DELPHI, Ind. (NewsNation Now) — Hundreds, if not thousands, of tips have poured in from social media, internet sleuths and even podcasts during the investigation into the so-called Delphi murders in Indiana.
It has been five years since investigators found the bodies of 14-year-old Libby German and 13-year-old Abby Williams. The friends went on a walk along the Delphi Historic Trail the day before, but never returned home.
Indiana State Police Superintendent Doug Carter says his officers have received information about the murders from around the globe.
“We have this amazing ability to communicate today and I don’t understand it,” Carter said. “I’m not going to pretend to.”
He says it turns problematic when internet sleuths make accusations and post them publicly. It happened to his team numerous times after sketches of a potential suspect were released.
“I think when people start doing their own investigation and sharing what they think, that creates problems,” Carter said. “We’d ask them not to do that. There are a lot of people who look like the sketches we have released, and when you blow that out there with a picture of someone they think next to a sketch — imagine what it does to that person if they are not involved at all.”
While some agencies think social media dilutes the real investigative work that needs to be done, others are completely on board with the help.
“Social media allows law enforcement to be proactive, to get things in front of the masses,” said Deputy Chief Christopher Cook with the Arlington Police Department.
Arlington, Texas is home to one of the most infamous, unsolved murder cases in the country, that of 9-year-old Amber Hagerman. Her 1996 abduction and brutal murder eventually inspired the lifesaving Amber Alert. Her killer has never been caught.
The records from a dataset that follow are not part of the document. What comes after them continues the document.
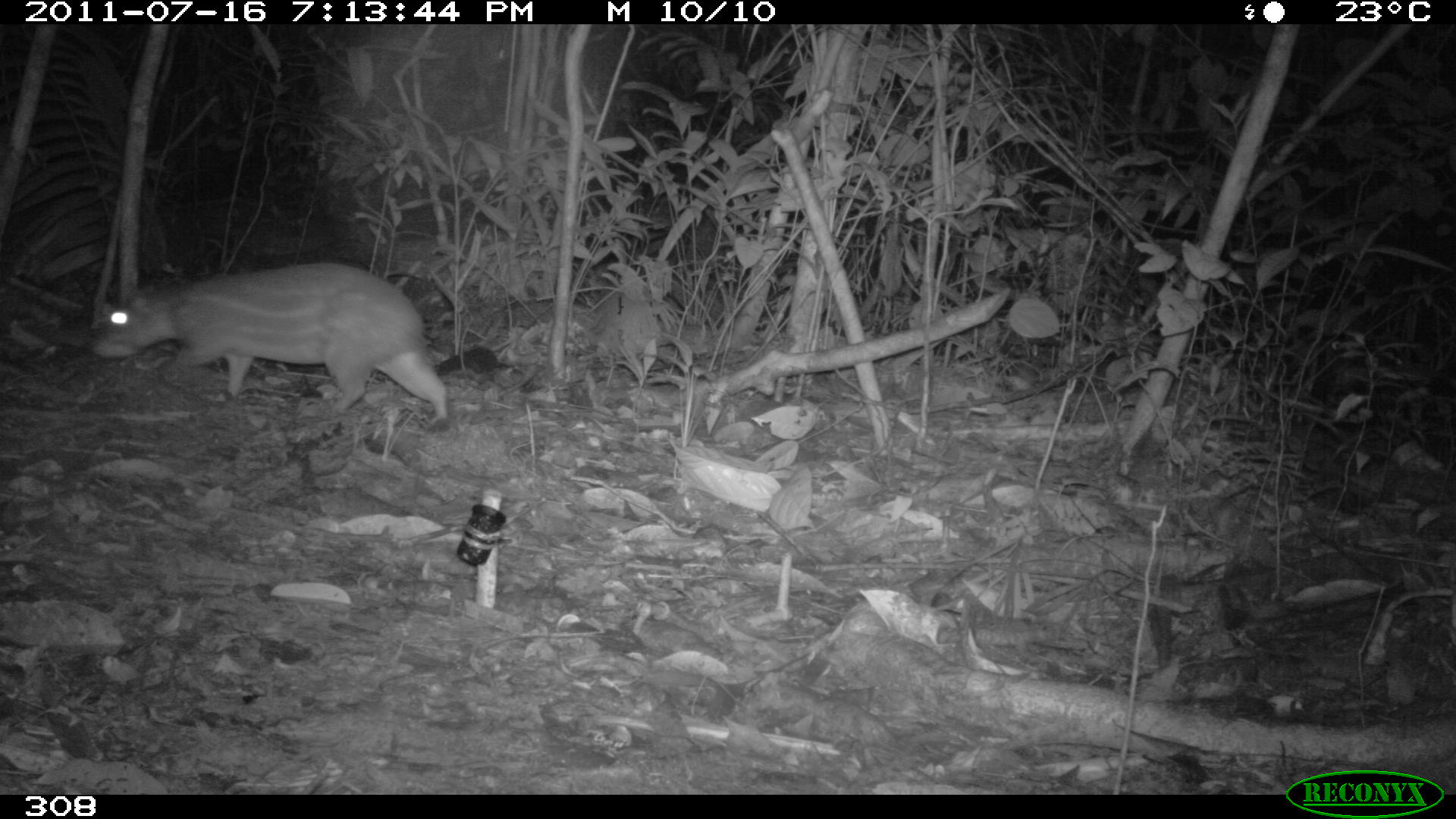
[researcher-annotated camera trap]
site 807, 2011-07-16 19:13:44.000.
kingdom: Animalia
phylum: Chordata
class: Mammalia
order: Rodentia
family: Cuniculidae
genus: Cuniculus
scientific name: Cuniculus paca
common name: spotted paca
Cuniculus paca (spotted paca).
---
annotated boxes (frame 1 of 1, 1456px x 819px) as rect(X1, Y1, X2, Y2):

Still, police continue to work the case and frequently update and monitor social media for new leads.
Cook said, at first, his investigators feared the internet.
“I think the wheels of bureaucracy always turned slow and so when social media first kind of came to age, it took policing several years really to embrace the platforms,” Cook said. “I remember when we first adopted social media, trying to get information from detectives was like pulling teeth because they really didn’t know exactly, well, how’s this going to work? You know? Or is this going to work myself out of a job where I’m no longer needed as a detective? And it’s quite the contrary.”
Cook says there are many cases his department wouldn’t have solved without social media, but he wants to remind people that a laptop is not a badge.
“Certainly, we want the tips and we don’t want to shy away from people sending us information, but there is sometimes a line that is crossed,” Cook said. “And we have seen this where some people are really their own private investigators, they’ll take a piece of information that’s come out from a law enforcement agency, and all of a sudden, they’re kind of on the trail.”
He says if you have what you believe to be credible information, contact police directly and don’t solely post about it online. And for consumers of social, be wary: you can’t believe everything you see on Facebook.
“There’s no perfect system, but ultimately, the overall goal for everybody involved should be to find the killer,” said Derrick Levasseur, who hosts a popular podcast called Crime Weekly.
He says the Delphi murders is the type of case his fans really get into.
“I think the web sleuths out there really are baffled by this case, because on the surface, it appears like the police have a lot, right? We have the suspect’s voice, right? We have video of the suspect or the alleged suspect,” Levasseur said. “And yet here we are five years later talking on the anniversary. And there’s still no one that’s been charged with the murder of Libby and Abby.”